Type out each of the lines below word for word, and leave the pictures out of your copy.

####

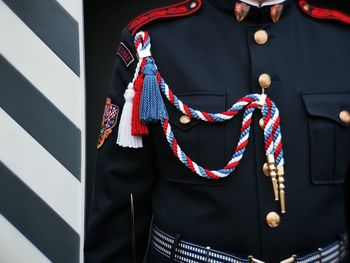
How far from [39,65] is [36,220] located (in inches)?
14.3

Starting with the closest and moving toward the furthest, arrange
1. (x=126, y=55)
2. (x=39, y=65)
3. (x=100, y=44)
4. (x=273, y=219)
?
(x=273, y=219) < (x=126, y=55) < (x=39, y=65) < (x=100, y=44)

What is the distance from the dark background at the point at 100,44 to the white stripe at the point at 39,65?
0.39 meters

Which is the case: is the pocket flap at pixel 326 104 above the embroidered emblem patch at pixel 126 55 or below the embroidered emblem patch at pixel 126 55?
below

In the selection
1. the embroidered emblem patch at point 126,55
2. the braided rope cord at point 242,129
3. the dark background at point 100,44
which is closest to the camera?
the braided rope cord at point 242,129

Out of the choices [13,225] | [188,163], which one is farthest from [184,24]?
[13,225]

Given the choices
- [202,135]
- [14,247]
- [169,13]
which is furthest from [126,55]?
[14,247]

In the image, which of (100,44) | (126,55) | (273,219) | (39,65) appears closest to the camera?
(273,219)

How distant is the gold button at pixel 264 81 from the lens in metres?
0.99

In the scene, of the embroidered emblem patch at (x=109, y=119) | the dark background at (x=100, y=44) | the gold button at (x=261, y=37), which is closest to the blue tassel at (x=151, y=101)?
the embroidered emblem patch at (x=109, y=119)

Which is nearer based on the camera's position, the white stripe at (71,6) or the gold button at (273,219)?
the gold button at (273,219)

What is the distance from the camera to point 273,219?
3.22ft

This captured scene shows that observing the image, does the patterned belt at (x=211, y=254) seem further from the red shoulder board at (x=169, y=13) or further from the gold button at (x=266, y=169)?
the red shoulder board at (x=169, y=13)

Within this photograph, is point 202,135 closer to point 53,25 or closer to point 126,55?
point 126,55

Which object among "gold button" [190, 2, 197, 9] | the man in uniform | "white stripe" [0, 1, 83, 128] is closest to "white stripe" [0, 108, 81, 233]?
"white stripe" [0, 1, 83, 128]
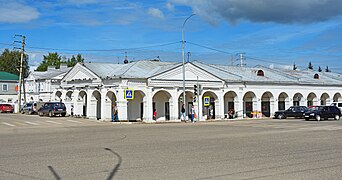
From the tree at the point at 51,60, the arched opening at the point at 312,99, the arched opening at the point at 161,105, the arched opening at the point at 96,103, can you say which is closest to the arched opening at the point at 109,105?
the arched opening at the point at 96,103

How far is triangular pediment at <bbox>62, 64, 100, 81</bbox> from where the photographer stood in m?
43.8

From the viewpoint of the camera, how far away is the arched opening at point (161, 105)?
4422 cm

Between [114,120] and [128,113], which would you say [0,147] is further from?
[128,113]

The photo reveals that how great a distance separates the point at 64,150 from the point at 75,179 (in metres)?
6.05

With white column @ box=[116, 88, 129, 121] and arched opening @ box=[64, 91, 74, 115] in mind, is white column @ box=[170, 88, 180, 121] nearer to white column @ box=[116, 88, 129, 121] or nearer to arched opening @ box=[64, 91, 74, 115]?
white column @ box=[116, 88, 129, 121]

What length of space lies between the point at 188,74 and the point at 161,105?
450 centimetres

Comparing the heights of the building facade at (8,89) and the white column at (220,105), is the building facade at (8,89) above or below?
above

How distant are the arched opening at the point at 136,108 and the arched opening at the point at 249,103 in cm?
1436

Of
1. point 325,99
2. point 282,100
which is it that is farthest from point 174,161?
point 325,99

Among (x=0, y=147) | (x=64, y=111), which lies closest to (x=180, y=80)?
(x=64, y=111)

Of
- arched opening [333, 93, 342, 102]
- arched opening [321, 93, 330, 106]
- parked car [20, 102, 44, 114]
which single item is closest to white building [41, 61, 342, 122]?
arched opening [321, 93, 330, 106]

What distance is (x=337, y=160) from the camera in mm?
12227

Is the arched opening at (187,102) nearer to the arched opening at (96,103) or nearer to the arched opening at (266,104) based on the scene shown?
the arched opening at (96,103)

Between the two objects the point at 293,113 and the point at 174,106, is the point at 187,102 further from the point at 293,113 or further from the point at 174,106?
the point at 293,113
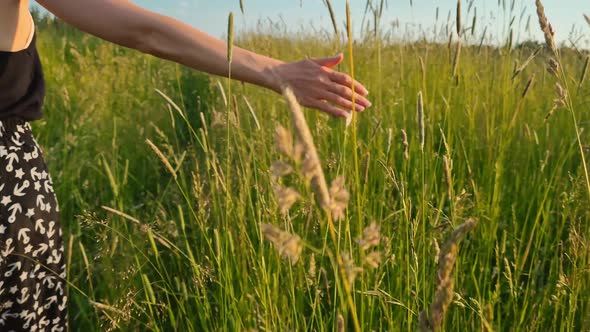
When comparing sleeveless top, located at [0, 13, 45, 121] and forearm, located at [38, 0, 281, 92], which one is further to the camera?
sleeveless top, located at [0, 13, 45, 121]

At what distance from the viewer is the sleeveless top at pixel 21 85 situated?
1.33 m

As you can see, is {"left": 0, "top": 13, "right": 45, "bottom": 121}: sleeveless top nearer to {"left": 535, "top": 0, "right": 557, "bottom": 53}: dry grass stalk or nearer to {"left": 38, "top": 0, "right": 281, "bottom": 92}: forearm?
{"left": 38, "top": 0, "right": 281, "bottom": 92}: forearm

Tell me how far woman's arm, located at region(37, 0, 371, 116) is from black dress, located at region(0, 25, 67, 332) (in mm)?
211

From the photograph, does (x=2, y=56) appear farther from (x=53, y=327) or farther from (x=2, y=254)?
(x=53, y=327)

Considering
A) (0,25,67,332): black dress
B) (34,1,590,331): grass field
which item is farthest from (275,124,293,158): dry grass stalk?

####

* ANSWER TO THE TASK
How far from [39,65] is [36,220] located (in inches)?
14.3

Starting with the closest and moving toward the furthest, arrange
1. (x=126, y=55)
2. (x=39, y=65)
3. (x=100, y=44)
4. (x=273, y=219)
?
(x=273, y=219) < (x=126, y=55) < (x=39, y=65) < (x=100, y=44)

What is the distance from the dark background at the point at 100,44 to the white stripe at the point at 39,65?
0.39 meters

Which is the case: is the pocket flap at pixel 326 104 above the embroidered emblem patch at pixel 126 55 or below the embroidered emblem patch at pixel 126 55?
below

In the selection
1. the embroidered emblem patch at point 126,55
2. the braided rope cord at point 242,129
3. the dark background at point 100,44
which is closest to the camera?
the braided rope cord at point 242,129

Out of the choices [13,225] | [188,163], which one is farthest from [184,24]?
[13,225]

Given the choices
- [202,135]
- [14,247]
- [169,13]
which is furthest from [126,55]?
[14,247]

In the image, which of (100,44) | (126,55) | (273,219) | (39,65) appears closest to the camera?
(273,219)

How distant is the gold button at pixel 264 81 from the lens in metres?
0.99

In the scene, of the embroidered emblem patch at (x=109, y=119) | the dark background at (x=100, y=44) | the gold button at (x=261, y=37), which is closest to the blue tassel at (x=151, y=101)?
the embroidered emblem patch at (x=109, y=119)

Which is nearer based on the camera's position, the white stripe at (71,6) or the gold button at (273,219)?
the gold button at (273,219)

What is the distance from the camera to point 273,219?
3.22ft

This captured scene shows that observing the image, does the patterned belt at (x=211, y=254) seem further from the red shoulder board at (x=169, y=13) or further from the gold button at (x=266, y=169)?
the red shoulder board at (x=169, y=13)

Within this photograph, is point 202,135 closer to point 53,25 or closer to point 126,55?
point 126,55

Which object among "gold button" [190, 2, 197, 9] | the man in uniform | "white stripe" [0, 1, 83, 128] is closest to "white stripe" [0, 108, 81, 233]?
"white stripe" [0, 1, 83, 128]
From the tree at the point at 51,60, the arched opening at the point at 312,99, the arched opening at the point at 161,105, the arched opening at the point at 96,103, can you say which is closest to the arched opening at the point at 109,105?
the arched opening at the point at 96,103

How far is triangular pediment at <bbox>62, 64, 100, 81</bbox> from where the photographer stood in m?
43.8

From the viewpoint of the camera, how far away is the arched opening at point (161, 105)?
4422 cm

Between [114,120] and [128,113], which would you say [0,147] is further from?
[128,113]

The photo reveals that how great a distance separates the point at 64,150 from the point at 75,179 (in metres)?
6.05

With white column @ box=[116, 88, 129, 121] and arched opening @ box=[64, 91, 74, 115] in mind, is white column @ box=[170, 88, 180, 121] nearer to white column @ box=[116, 88, 129, 121] or nearer to arched opening @ box=[64, 91, 74, 115]?
white column @ box=[116, 88, 129, 121]

What length of space lies between the point at 188,74 and the point at 161,105?
450 centimetres

Comparing the heights of the building facade at (8,89) and the white column at (220,105), is the building facade at (8,89) above or below?
above

How distant are the arched opening at the point at 136,108 and the arched opening at the point at 249,103 in cm?
1436

Of
1. point 325,99
2. point 282,100
which is it that is farthest from point 174,161?
point 325,99

Among (x=0, y=147) | (x=64, y=111), which lies closest to (x=180, y=80)?
(x=64, y=111)

Of
- arched opening [333, 93, 342, 102]
- arched opening [321, 93, 330, 106]
- parked car [20, 102, 44, 114]
which single item is closest to white building [41, 61, 342, 122]?
arched opening [321, 93, 330, 106]

What distance is (x=337, y=160) from the camera in mm?
12227

Is the arched opening at (187,102) nearer to the arched opening at (96,103) or nearer to the arched opening at (266,104) based on the scene shown?
the arched opening at (96,103)

Between the two objects the point at 293,113 and the point at 174,106, is the point at 187,102 further from the point at 293,113 or further from the point at 174,106?
the point at 293,113
When comparing sleeveless top, located at [0, 13, 45, 121] and forearm, located at [38, 0, 281, 92], which one is further to the camera?
sleeveless top, located at [0, 13, 45, 121]

At what distance from the viewer is the sleeveless top at pixel 21 85 situated?
1.33 m

As you can see, is {"left": 0, "top": 13, "right": 45, "bottom": 121}: sleeveless top nearer to {"left": 535, "top": 0, "right": 557, "bottom": 53}: dry grass stalk or nearer to {"left": 38, "top": 0, "right": 281, "bottom": 92}: forearm?
{"left": 38, "top": 0, "right": 281, "bottom": 92}: forearm

Tell me how far woman's arm, located at region(37, 0, 371, 116) is from black dress, located at region(0, 25, 67, 332) (in mm)?
211

From the photograph, does (x=2, y=56) appear farther from (x=53, y=327) or farther from (x=2, y=254)?
(x=53, y=327)

Considering
A) (0,25,67,332): black dress
B) (34,1,590,331): grass field
which item is farthest from (275,124,293,158): dry grass stalk?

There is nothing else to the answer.